Kenya calls for input on tax policies

Friday, July 15th, 2022 08:00 | By

The National Treasury has called on businesses and individuals to have their say on a policy document that will inform how taxes should be restructured in the country.

In a policy paper which requested views on the revision of Kenya’s revenue system, the finance office noted that it wants to understand how present policy measures shape investment decisions by businesses.

The national tax policy seeks to expand the tax base to boost fairness and equity in the tax system as well as embrace the international best practice in tax administration.

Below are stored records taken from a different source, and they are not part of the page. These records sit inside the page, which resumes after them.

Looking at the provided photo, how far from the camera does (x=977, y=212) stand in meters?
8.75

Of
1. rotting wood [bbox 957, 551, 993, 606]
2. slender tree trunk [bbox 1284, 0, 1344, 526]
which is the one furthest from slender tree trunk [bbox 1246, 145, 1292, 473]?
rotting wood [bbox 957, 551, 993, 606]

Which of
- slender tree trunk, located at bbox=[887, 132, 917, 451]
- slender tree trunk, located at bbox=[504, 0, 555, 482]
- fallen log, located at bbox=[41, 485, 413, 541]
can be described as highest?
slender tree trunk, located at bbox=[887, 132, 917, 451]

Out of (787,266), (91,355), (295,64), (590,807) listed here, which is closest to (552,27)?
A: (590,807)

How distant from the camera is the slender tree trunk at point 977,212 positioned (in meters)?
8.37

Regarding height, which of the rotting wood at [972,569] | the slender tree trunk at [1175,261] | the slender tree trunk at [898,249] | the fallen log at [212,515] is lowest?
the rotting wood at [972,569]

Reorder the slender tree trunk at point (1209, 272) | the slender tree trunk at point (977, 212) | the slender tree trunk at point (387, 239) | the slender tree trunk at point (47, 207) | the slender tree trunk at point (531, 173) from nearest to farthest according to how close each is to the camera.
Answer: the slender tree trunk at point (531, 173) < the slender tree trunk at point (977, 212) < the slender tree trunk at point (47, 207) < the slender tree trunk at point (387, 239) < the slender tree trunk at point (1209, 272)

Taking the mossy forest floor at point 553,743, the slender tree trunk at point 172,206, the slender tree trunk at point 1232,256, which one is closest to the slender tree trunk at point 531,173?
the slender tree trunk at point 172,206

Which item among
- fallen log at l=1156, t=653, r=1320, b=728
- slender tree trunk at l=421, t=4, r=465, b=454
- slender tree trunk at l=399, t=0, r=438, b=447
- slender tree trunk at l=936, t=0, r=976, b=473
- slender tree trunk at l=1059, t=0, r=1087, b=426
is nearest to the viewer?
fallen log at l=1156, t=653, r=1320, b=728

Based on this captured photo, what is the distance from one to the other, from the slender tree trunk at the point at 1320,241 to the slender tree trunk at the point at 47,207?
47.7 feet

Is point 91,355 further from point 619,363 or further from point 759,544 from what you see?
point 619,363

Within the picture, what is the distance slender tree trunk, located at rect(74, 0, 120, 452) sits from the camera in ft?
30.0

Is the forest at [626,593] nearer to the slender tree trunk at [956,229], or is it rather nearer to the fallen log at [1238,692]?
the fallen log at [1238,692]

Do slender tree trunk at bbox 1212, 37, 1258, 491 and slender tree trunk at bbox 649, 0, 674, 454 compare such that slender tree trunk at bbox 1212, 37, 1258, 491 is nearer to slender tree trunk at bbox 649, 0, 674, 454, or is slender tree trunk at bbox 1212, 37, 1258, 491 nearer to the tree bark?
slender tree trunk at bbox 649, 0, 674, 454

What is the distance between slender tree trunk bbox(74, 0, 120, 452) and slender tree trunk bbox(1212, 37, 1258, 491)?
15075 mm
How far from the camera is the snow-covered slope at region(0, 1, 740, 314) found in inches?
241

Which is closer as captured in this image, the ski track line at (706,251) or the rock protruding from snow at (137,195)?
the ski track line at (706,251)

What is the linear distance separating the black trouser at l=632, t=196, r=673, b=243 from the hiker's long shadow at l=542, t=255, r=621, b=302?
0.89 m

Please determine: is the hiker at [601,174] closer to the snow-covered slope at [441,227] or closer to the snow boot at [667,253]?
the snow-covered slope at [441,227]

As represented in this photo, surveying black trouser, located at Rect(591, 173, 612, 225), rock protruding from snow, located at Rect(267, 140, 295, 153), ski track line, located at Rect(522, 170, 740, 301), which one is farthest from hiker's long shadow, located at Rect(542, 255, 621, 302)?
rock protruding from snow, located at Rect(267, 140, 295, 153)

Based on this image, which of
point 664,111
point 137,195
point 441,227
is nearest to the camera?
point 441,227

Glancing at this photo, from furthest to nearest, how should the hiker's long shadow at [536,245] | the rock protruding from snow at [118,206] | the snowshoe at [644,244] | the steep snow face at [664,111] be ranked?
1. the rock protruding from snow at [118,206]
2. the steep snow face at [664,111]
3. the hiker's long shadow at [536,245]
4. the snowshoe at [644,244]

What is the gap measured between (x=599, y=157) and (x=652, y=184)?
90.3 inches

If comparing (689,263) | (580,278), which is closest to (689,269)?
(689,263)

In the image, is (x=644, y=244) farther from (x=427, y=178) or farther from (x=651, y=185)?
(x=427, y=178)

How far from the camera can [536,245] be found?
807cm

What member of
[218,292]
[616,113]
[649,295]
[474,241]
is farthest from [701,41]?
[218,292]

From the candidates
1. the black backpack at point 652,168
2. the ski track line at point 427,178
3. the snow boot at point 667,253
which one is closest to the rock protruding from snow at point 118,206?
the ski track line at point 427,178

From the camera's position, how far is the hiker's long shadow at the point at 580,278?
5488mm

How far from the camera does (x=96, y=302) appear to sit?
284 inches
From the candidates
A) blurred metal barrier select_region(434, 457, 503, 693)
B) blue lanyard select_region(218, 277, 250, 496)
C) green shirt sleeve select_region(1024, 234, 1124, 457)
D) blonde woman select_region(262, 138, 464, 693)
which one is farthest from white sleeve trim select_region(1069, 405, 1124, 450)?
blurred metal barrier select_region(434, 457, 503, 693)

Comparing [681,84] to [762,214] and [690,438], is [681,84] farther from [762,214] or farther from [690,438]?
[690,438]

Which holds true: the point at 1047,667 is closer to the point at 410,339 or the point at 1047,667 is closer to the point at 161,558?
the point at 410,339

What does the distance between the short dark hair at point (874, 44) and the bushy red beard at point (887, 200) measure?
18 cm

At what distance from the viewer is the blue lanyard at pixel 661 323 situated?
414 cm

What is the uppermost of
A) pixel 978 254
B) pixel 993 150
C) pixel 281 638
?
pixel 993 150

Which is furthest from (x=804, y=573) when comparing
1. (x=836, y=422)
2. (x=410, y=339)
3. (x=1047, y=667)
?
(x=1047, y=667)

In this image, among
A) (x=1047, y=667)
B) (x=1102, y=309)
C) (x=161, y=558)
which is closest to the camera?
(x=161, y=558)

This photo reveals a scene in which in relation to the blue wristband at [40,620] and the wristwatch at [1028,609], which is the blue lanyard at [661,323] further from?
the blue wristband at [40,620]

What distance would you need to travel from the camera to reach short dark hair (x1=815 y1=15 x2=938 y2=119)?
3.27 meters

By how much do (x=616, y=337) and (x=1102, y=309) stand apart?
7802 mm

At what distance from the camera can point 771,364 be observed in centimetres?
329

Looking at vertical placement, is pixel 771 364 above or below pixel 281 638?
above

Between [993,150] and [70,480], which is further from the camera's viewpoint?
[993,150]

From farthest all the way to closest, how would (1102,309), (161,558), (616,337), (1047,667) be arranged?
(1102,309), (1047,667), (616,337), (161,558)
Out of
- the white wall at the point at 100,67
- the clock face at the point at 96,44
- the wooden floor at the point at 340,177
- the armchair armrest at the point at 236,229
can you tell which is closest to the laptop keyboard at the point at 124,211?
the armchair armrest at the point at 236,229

Further, the draft policy is also meant to create a semblance of certainty and predictability of the tax regime, enhance tax compliance, and reduce tax expenditure.

Unpredictable taxes

“This National Tax Policy provides policy recommendations to address the challenges currently facing the taxation regime in the country such as huge informal sector that is hard to tax, the unpredictability of tax policies, huge tax expenditure poor compliance among others,” noted Treasury CS Ukur Yatani in a statement that advised views must be submitted by August 5.

This even as changes in taxes on smartphones and SIM cards are set to hurt Kenyans as the Finance Act 2022 was signed by President Uhuru Kenyatta in June. The move has seen players like mobile operator Safaricom start the implementation of Sh50 excise duty on SIM cards and a 10 per cent excise tax on imported phones as part of the move.

Challenges

“Effective today, Safaricom will be reviewing their SIM card pricing to Sh50 + Sh50 airtime first top up to include the excise tax. Phone prices will be adjusted to include the 10 per cent excise tax and 25 per cent import duty as existing stock levels are replaced with new stock on which the new taxes apply,” reads in part Safaricom’s notice to its consumers.

The country’s tax system notoriously continues to suffer numerous challenges leading to underperformance in revenue collection with Kenyans painstakingly the most taxed.

Kenya ranked third after South Africa and Swaziland as top African countries where individuals pay more tax than profit taxes from corporations, according to a report by Organisation for Economic Co-operation and Development (OECD).